Esto significa que una familia puede haber perdido ingresos o haberse vuelto vulnerable sin que el Estado lo detecte automáticamente. También puede pasar que hogares que ya mejoraron su situación, aún sigan percibiendo la ayuda social del Estado. 

Si bien no existe un indicador ni cifras oficiales sobre cuántos hogares reciben tarde los programas sociales, un caso ilustrativo es el de Pensión 65. Una investigación periodística del portal Salud con lupa difundida en 2025 reportó que en el periodo 2020 – junio 2025, más de 250 mil personas quedaron fuera del programa debido a inconsistencias o errores en la información utilizada para determinar su clasificación socioeconómica. 

Aunque corresponde a un programa social específico, el caso pone en evidencia cómo los  registros desactualizados o imprecisos pueden impedir que personas vulnerables accedan a beneficios estatales. 

CAMBIO DE ENFOQUE

Es por ello que el uso de las herramientas digitales representa un cambio de enfoque en la política de focalización social. En lugar de depender principalmente de empadronamientos periódicos y bases de datos que pueden quedar desfasadas, el Gobierno avanza hacia un modelo de focalización dinámica. Bajo este modelo, el Estado actualiza casi en tiempo real la información de las familias —como la edad, la composición del hogar, el lugar de residencia o la condición socioeconómica— para que la asignación de beneficios sea más oportuna, precisa y eficiente. Esto, consecuentemente, permitiría un uso más eficaz de los recursos públicos.

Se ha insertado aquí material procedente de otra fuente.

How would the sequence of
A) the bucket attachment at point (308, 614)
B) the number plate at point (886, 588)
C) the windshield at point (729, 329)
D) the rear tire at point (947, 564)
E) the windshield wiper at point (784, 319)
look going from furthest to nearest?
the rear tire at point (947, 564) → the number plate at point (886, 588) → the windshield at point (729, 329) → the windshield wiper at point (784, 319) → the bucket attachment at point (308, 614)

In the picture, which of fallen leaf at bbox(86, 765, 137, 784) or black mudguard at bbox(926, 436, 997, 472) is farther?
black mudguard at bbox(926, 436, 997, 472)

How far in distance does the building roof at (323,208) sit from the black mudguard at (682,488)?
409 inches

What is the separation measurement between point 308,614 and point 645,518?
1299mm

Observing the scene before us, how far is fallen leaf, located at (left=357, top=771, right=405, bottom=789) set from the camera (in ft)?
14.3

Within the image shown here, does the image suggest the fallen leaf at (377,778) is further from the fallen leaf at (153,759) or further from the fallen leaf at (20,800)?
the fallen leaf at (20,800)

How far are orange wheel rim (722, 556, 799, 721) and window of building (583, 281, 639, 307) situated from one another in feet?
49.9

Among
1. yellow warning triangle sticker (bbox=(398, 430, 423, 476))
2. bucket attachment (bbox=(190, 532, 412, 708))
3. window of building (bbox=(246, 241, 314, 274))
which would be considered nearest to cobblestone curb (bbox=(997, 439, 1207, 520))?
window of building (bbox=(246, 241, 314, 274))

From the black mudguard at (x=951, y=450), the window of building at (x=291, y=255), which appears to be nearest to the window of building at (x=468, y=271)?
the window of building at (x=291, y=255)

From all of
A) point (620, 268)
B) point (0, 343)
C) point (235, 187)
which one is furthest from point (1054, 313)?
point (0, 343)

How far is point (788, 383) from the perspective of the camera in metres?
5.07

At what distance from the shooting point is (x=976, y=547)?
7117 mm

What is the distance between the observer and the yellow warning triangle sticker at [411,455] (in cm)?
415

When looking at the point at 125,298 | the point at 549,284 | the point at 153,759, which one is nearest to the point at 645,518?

Los sistemas de información integrados —que también anunció la Mandataria— servirán para apuntalar la recopilación de los datos pues fortalecerán la interoperabilidad entre entidades públicas. Con un sistema de información integrado, las entidades pueden consultar —bajo reglas de interoperabilidad y protección de datos— la información que ya posee otra institución, evitando duplicidades y manteniendo los registros actualizados.

En la práctica, implicaría que plataformas como las del Registro Nacional de Identificación y Estado Civil (Reniec); el Midis; el Ministerio de Salud;el Ministerio de Educación; la Superintendencia Nacional de Aduanas y de Administración Tributaria (Sunat); y el Seguro Integral de Salud (SIS) puedan intercambiar información de manera segura para mantener actualizada la situación de los hogares, evitando solicitar repetidamente los mismos documentos al ciudadano.

SITUACIÓN ACTUAL

Pero el uso de las tecnologías no es nuevo en la gestión de los programas sociales. Actualmente, existen dos grandes grupos de plataformas: las que identifican y clasifican a los hogares en situación de pobreza (focalización) y las que gestionan las intervenciones para reducir la pobreza (programas sociales y seguimiento). 

En los últimos años, además, el Gobierno ha incorporado herramientas geoespaciales y analíticas para mejorar la precisión de esa focalización.